STATED EXERCISE A: Set down, word for word, the stretch of the passage on literary intelligence from "It cannot be" through "of ‘good citizenship’.".
STATED EXERCISE B: Identify every line of the listing that contains the string "Judging", and copy each such line in full. The match is case-sensitive.

SELECTED PASSAGE:
#####

It cannot be seen as a luxury or a privilege but has a wider social relevance which transcends the merely conformist political demands of ‘good citizenship’.

The literary intelligence, undetached and evaluatively committed, “enables us to achieve a degree of imaginative projection which is of the greatest usefulness in any concrete situation” (ibid: 50).

It is this phrasing which strongly invites an Aristotelian reading of the concept of literary intelligence. For practical wisdom, phronesis, is exactly that – the capacity of judging what is right in a contingent, unique, and unpredictable situation – and we cannot exercise phronesis without the use of the imagination. Aristotle’s phantasia plays much the same role as Bantock’s imagination: “[Aristotle’s] phantasia [is a capability] of focusing on some concrete particular, either present or absent, in such a way as to see (or otherwise perceive) it as something, picking out its salient features, discerning its content” (Nussbaum 1990: 77). This is why moral or social procedures can never be substitutes for a mature, judging mind, and once more, an emphasis on abstract intelligence prevents us “from thinking about the real capacities of children”.

(Bantock 1965a: 50). The uniqueness of every child can only be discerned imaginatively, and not methodically.

Bantock also treats this question on how the proper exercise of the cognitive faculties relates to fictional literature in his articles “Literature and the Social Sciences” (Bantock 1981c) The emphasis is, once more, both explicitly epistemic and firmly in the Leavisite tradition:

“Leavis has always seen in literature a supreme expression of the human – and humane – consciousness; and it is this high consciousness I need.”

#####

Stored records:
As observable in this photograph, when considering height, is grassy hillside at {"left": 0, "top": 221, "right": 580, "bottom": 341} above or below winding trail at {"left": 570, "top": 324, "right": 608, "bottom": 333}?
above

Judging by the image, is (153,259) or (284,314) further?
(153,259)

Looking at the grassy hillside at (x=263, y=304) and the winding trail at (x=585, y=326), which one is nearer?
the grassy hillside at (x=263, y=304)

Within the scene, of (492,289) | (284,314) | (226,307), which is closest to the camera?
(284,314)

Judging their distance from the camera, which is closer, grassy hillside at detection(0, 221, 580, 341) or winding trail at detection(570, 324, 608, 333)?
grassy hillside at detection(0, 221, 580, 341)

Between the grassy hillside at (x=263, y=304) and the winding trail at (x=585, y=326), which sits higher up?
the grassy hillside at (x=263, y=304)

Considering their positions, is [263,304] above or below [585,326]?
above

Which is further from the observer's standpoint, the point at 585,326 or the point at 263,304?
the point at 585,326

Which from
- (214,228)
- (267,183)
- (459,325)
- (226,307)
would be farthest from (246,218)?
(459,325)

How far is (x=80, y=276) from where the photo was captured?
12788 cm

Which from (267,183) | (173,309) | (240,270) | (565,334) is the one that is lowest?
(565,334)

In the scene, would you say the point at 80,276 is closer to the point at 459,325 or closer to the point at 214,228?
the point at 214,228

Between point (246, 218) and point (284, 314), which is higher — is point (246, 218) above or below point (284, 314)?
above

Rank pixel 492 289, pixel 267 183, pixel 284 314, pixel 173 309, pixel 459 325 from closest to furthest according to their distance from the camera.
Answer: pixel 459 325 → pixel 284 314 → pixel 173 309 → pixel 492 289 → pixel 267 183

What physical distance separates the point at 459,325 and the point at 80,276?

#####

TASK SOLUTION A:
It cannot be seen as a luxury or a privilege but has a wider social relevance which transcends the merely conformist political demands of ‘good citizenship’.

TASK SOLUTION B:
Judging by the image, is (153,259) or (284,314) further?
Judging their distance from the camera, which is closer, grassy hillside at detection(0, 221, 580, 341) or winding trail at detection(570, 324, 608, 333)?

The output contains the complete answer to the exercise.